Selon Zhejiang Lab, chacun des 12 satellites peut traiter jusqu’à 744 000 milliards d’opérations par seconde. Connecté par des liaisons laser à haut débit avec des débits de transfert de données allant jusqu’à 100 gigabits par seconde, le réseau initial offre une puissance de calcul combinée de 5 POS et 30 téraoctets de stockage embarqué.

Les satellites embarquent également un modèle d’IA spatial doté de 8 milliards de paramètres, capable de traiter les données satellitaires brutes directement en orbite. Ils serviront à tester des fonctionnalités telles que la communication laser inter-orbites et les observations astronomiques.
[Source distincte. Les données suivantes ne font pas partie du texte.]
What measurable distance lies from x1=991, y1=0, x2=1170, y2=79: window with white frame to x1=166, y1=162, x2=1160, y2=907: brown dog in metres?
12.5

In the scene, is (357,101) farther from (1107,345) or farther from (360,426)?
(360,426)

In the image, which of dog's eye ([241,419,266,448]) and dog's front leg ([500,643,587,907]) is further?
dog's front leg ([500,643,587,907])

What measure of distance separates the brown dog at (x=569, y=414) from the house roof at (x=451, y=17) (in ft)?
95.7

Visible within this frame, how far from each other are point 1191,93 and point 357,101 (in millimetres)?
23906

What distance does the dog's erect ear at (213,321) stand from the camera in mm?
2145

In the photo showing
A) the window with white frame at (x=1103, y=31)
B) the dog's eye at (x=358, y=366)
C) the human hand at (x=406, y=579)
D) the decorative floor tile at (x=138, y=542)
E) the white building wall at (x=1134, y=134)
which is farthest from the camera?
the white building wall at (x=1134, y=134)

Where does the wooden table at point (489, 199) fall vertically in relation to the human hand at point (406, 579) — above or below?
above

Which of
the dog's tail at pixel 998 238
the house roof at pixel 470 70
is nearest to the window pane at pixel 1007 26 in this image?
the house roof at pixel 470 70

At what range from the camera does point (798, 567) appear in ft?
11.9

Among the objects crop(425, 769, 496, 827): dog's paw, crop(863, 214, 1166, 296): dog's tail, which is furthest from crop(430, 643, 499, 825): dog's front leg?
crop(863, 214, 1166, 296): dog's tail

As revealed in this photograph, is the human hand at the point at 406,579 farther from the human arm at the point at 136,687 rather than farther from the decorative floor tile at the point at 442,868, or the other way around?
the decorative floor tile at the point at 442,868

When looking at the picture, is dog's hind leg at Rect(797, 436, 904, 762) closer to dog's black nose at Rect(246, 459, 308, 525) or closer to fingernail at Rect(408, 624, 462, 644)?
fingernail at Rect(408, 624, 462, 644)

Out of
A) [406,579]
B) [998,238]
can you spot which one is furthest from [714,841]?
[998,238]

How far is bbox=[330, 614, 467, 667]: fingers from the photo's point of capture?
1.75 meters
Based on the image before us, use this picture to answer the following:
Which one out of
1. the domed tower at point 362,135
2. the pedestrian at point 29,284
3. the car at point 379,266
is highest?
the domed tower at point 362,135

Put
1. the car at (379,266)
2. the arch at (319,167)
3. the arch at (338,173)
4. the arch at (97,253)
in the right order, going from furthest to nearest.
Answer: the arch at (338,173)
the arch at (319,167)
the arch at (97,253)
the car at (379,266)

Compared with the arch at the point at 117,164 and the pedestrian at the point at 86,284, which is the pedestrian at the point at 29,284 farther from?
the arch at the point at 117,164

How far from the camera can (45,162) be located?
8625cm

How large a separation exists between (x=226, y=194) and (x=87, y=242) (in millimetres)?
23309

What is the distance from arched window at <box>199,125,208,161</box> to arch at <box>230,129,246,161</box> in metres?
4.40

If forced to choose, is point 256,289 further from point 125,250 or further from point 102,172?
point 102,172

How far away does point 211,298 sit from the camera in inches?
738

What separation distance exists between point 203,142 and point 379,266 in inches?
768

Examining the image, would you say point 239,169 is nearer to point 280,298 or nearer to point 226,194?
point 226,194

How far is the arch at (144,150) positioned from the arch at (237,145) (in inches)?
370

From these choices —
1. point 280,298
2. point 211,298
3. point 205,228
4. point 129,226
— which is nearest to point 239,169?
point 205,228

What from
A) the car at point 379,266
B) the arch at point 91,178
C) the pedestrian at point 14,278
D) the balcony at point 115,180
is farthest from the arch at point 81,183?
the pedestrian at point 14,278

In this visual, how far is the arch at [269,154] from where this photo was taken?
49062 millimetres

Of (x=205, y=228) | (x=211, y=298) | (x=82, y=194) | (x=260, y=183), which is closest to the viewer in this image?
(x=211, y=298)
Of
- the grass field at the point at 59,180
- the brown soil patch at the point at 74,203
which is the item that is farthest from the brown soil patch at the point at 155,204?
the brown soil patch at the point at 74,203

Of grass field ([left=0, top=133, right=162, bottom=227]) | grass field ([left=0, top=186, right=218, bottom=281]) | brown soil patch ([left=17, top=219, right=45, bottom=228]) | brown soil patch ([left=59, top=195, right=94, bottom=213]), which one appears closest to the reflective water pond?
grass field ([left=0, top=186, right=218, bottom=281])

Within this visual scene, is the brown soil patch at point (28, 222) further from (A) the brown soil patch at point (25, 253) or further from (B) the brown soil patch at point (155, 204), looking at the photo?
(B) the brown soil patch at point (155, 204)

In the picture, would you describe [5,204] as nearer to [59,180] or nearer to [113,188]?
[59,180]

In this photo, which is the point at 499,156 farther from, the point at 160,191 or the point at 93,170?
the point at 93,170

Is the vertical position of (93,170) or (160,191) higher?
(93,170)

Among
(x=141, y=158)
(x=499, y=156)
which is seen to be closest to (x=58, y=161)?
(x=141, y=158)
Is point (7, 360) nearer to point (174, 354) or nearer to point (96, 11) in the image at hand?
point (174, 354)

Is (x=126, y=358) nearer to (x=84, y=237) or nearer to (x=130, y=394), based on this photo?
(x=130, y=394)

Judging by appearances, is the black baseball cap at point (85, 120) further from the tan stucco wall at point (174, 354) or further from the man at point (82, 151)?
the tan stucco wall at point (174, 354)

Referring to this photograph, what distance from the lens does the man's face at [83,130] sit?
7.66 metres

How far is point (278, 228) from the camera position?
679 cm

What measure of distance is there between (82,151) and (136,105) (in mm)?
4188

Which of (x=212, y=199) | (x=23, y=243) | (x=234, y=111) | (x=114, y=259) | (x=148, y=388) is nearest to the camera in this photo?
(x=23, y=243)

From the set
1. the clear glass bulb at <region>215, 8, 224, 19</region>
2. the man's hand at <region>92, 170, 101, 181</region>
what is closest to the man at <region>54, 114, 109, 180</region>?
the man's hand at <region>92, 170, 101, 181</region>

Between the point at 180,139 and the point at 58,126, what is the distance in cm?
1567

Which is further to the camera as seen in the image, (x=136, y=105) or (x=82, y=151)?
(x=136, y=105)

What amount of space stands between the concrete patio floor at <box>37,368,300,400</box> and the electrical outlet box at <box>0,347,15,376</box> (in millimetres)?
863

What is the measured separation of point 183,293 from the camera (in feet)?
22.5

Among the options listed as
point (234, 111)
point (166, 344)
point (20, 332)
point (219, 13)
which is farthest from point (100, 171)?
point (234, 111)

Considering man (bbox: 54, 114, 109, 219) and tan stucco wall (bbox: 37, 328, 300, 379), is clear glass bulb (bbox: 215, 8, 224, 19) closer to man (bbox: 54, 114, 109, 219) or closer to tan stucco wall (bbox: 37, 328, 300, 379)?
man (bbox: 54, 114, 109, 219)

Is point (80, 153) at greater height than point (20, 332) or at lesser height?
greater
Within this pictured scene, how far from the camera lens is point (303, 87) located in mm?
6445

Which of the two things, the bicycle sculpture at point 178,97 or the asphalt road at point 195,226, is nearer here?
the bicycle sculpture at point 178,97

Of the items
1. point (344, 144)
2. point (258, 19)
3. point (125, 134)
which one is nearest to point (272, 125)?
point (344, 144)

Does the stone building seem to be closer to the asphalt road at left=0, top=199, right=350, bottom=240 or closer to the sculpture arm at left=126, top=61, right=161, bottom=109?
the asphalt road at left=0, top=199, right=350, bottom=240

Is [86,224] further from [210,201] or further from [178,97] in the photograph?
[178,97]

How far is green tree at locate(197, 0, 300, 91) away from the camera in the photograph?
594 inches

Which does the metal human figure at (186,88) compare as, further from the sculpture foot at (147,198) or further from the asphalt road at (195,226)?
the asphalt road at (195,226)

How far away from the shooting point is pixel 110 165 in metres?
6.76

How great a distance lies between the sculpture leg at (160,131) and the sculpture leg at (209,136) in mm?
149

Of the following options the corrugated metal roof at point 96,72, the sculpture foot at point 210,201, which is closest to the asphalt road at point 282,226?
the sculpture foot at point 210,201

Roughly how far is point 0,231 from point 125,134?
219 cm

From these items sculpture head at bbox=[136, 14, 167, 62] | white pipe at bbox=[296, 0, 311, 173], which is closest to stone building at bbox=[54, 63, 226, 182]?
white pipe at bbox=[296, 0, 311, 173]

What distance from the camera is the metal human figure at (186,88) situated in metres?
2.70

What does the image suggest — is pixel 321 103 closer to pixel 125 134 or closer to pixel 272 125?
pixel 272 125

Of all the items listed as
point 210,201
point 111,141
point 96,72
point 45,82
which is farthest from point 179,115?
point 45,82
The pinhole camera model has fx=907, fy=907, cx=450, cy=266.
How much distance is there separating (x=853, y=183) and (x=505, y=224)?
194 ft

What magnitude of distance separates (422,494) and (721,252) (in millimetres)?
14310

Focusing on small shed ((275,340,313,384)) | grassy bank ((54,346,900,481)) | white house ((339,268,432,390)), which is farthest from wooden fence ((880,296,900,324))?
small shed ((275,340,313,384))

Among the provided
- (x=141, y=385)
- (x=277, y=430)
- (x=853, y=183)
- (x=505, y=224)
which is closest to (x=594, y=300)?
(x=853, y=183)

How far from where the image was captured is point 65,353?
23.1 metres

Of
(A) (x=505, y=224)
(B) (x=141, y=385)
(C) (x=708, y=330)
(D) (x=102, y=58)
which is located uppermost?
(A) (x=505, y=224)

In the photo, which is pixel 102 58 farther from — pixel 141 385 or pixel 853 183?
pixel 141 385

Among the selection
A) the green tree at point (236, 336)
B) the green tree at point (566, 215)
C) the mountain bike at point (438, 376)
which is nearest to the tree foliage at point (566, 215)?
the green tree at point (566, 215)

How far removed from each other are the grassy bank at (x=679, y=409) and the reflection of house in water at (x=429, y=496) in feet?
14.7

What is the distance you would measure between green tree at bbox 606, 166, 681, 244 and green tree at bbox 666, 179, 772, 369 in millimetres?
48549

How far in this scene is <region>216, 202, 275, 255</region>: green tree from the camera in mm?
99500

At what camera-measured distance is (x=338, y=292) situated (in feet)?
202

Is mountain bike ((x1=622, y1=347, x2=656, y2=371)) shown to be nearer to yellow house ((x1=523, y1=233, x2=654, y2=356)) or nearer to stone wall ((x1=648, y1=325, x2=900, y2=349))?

Quatrièmement, la Constellation à Trois Corps est également plus à l’abri des attaques ennemies. Les infrastructures d’IA terrestres sont vulnérables aux attaques ennemies en temps de conflit. Les ressources spatiales sont plus difficiles à cibler et à détruire.

Le réseau de 2800 satellites, une fois entièrement déployé, forme un réseau informatique via des liaisons de communication inter-satellites, de sorte que la perte de satellites individuels dégradera la capacité informatique globale.

Enfin, une grande partie du développement technologique futur de l’humanité proviendra des explorations spatiales. La Constellation à Trois Corps offre une plateforme informatique pratique pour soutenir ces explorations.

La constellation à trois corps complète également la constellation de satellites Thousand Sail ULEO (orbite terrestre ultra basse), lancée par la Chine l’année dernière, pour permettre la communication 6G.

La nouvelle constellation informatique à trois corps basée dans l’espace constitue une nouvelle étape importante dans l’expansion par la Chine de son leadership technologique dans le domaine de l’informatique IA durable et du développement spatial.